But then I realized, in a story in which parents are allowing their daughter to suffer for their own well-being, who thinks the story of the person benefiting from this arrangement is the compelling story?
So, I think I’m a little freaked out, too, because part of telling this story is dragging up a lot of crap for me, which is probably not good crap to drag up just before my parents get here.
And I also think that it has to be a story full of women’s stories because the women in my book couldn’t really do much, just because of their societal situations. So, if they’re going to participate in the narrative, it has to be through telling, not doing. Though I feel like telling, not doing, goes against every rule of fiction writing I could invent.
I need to get into, too, the ways in which members of the congregation would feel free to tell you all kinds of shitty things about your dad and to interfere in how minister’s kids are being raised.
Anyway, I’m feeling weird about it. But I forge ahead, not knowing what the hell I am doing.
It’s not too late to just decide that, even though he’s singing the wrong words, yes, I said it, the wrong words. It goes “Children, go where I send thee/ How shall I send thee?” Who has ever heard of a song, a religious song, where the leader says something and the respondents back-talk him? “Where you gonna send me?” Please. You have been given an order, Tennessee-Ernie-Ford Back-talkers. Go where he sends thee. Don’t sass the man.
Plus, it makes no sense for the rest of the song. He’s not sending them to two-by-two, that’s how he’s sending them out.
But I believe Ford to be a reasonable man. So, once we dig him up and reanimate him, I think he will be persuaded by my reasoning. Which brings me back to the first seven words of this post.
It’s not too late to just decide that Tennessee Ernie Ford has the perfect voice for singing this song and that, if you can’t reasonably reproduce the essence of this performance, you just shouldn’t bother. I invite you to go to youtube and view the videos of people singing this song and tell me if you don’t agree. This song works best when it feels like an invocation, when the singer has either a strong enough voice–like Ford–or a voice like a serrated porcupine quill–like Ralph Stanley–to get the attention of Heaven and earth.
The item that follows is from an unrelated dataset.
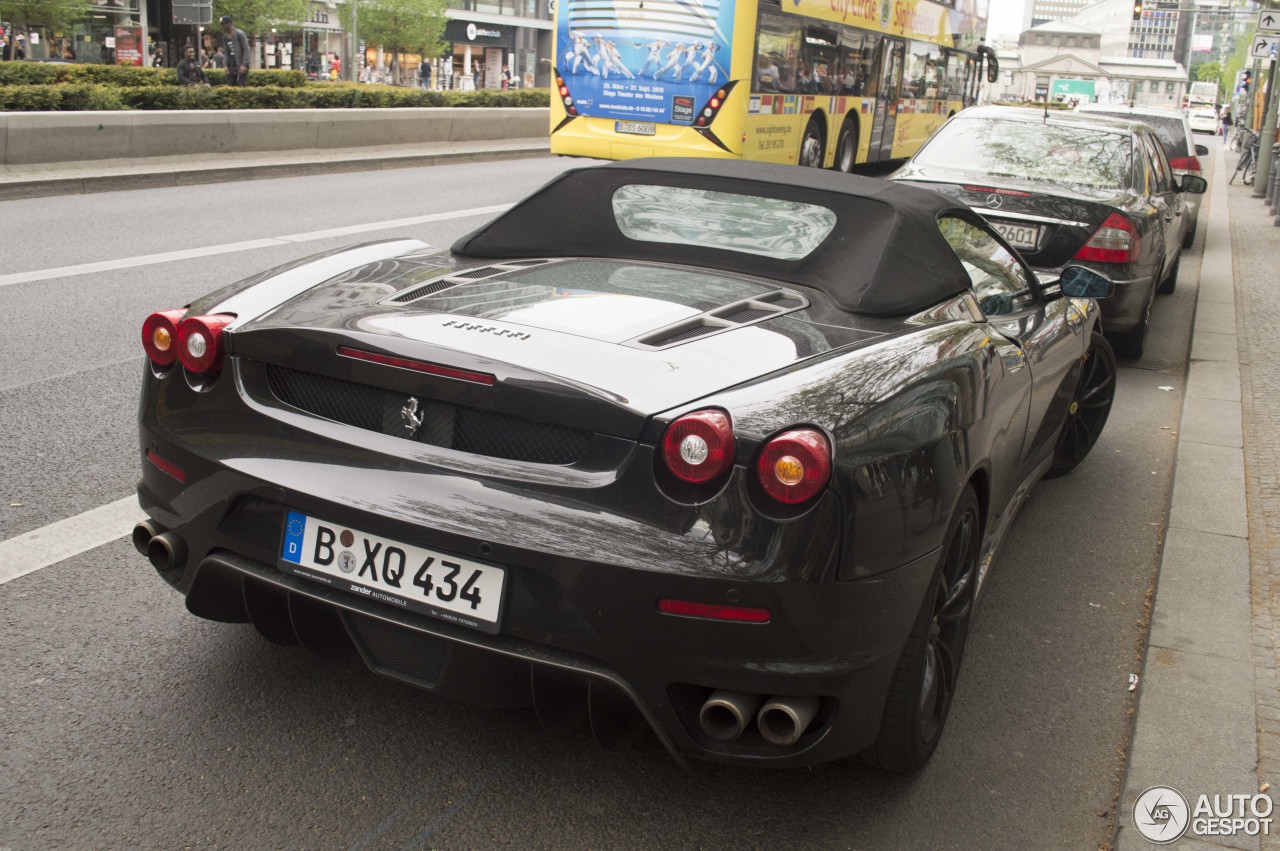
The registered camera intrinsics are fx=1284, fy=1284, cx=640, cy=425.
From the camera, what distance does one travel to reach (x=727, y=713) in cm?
252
I’m sorry Natalie Merchant. You have a lovely voice, but the children cannot hear you over the video game they’re playing in the other room. And multiple choirs who perform this with some kind of backing track? Hang up your robes, you frauds. This is a song that begs for minimal accompaniment.
Ha ha ha.
Yes, okay, clearly, I’m a little stressed about the holidays since I’m talking smack about people singing Christmas carols (though it’s interesting to note that both Ford and Cash seem kind of unsure if this even is a Christmas carol).
But I think it’s interesting to consider why this song works, when it works, and, like I said, I think it’s because it works as an invocation. You have this loud strong “Chiiiiillld-ren, GOOOOooooo Where I Send THEeeee” and it’s worth noting that one of the reasons this works as a call to action or worship is that we’re so used to the iamb–da dum da dum da dum da dum da dum (Think of “This shit is bananas, B-a-n-a-n-a-s” for a good example of iambic feet) that when we hear trochaic feet, we pay attention. It literally sounds strange.
And when you’re trying to invoke the strange–the sacred–to perform the strange is an incredibly powerful way to shift the energy in a space. Especially when we’re talking song here, not just poetry so that some of the unstressed syllables aren’t just unstressed. They are literally not there. After “thee” there’s no unstressed syllable, for instance. You just wait for the next line to start.
And then, there’s the building repetitiveness of the verses, which is a great way to, again, allow your listener (or singer-along) to shift headspace. It kind of has a chugging monotonous quality that lets you sing along with almost the whole song the first time you hear it.
I don’t know. I thought I had maybe more intelligent things to say about it. These books on Spiritualism and Old-timey Methodism have got me thinking a lot about the role of music in worship and about how these old hymns and spirituals were designed for specific mood-altering work, to help the worshipper get in a mind-altered state.